Interfacial engineering of Cu–Fe2O3 nanotube arrays with built-in electric field and oxygen vacancies for boosting the electrocatalytic reduction of nitrates

Abstract

The key to enhancing electrocatalytic nitrate reduction to ammonium (ENRA) is to improve the slow mass transfer of nitrates and the effective electron transfer on the catalyst surface. Based on the thermal diffusion theory and electroreduction mechanism, a Cu–Fe₂O₃ nanotube electrocatalyst with enriched oxygen vacancies and a built-in electric field was designed by controlling the heating and electroreduction time.
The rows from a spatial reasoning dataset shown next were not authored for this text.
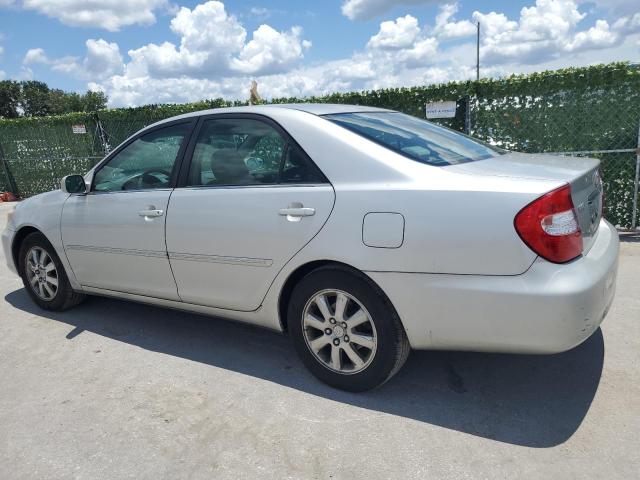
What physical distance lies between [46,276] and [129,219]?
1.39 m

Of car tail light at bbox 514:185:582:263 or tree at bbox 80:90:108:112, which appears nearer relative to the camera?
car tail light at bbox 514:185:582:263

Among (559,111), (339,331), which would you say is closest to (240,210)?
(339,331)

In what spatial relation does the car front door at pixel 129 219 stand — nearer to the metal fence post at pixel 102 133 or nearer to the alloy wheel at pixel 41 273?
the alloy wheel at pixel 41 273

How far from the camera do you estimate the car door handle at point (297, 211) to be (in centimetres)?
283

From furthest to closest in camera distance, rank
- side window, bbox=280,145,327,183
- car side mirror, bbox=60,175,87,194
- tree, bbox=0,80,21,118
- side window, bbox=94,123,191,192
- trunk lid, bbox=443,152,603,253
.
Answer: tree, bbox=0,80,21,118
car side mirror, bbox=60,175,87,194
side window, bbox=94,123,191,192
side window, bbox=280,145,327,183
trunk lid, bbox=443,152,603,253

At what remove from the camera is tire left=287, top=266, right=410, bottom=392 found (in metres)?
2.71

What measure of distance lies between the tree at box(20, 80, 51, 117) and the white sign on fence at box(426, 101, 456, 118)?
62.5 m

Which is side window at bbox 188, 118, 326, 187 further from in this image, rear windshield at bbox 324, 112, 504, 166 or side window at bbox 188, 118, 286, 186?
rear windshield at bbox 324, 112, 504, 166

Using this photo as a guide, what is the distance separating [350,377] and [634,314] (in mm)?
2345

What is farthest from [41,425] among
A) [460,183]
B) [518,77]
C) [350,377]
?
[518,77]

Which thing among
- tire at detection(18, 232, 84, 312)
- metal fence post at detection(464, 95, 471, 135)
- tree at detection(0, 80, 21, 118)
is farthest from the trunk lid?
tree at detection(0, 80, 21, 118)

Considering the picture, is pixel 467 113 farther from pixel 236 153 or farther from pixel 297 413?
pixel 297 413

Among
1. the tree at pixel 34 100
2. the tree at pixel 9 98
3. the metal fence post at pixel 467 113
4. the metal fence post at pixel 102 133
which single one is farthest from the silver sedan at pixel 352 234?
the tree at pixel 34 100

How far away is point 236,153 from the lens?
10.9ft
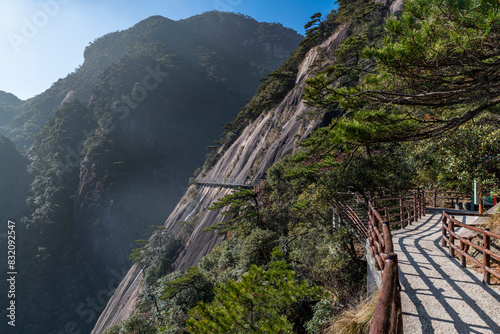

Because of its unique structure, it could induce the generation of a built-in electric field and promote the enrichment of nitrate ions and electron transfer on the catalyst surface. Combined with the oxygen vacancy (OV)-anchoring mechanism, Cu–Fe₂O₃-60 showed remarkable Faraday efficiency (80.1%) and selectivity (88.47%). In addition, even when the reactor was scaled up to a pilot capacity of 180 L, the conversion rate was close to 85%. This work demonstrates that controlling the staggered interface distribution and oxygen vacancy number in metal–semiconductor is an effective way to design high-efficiency electrocatalysts.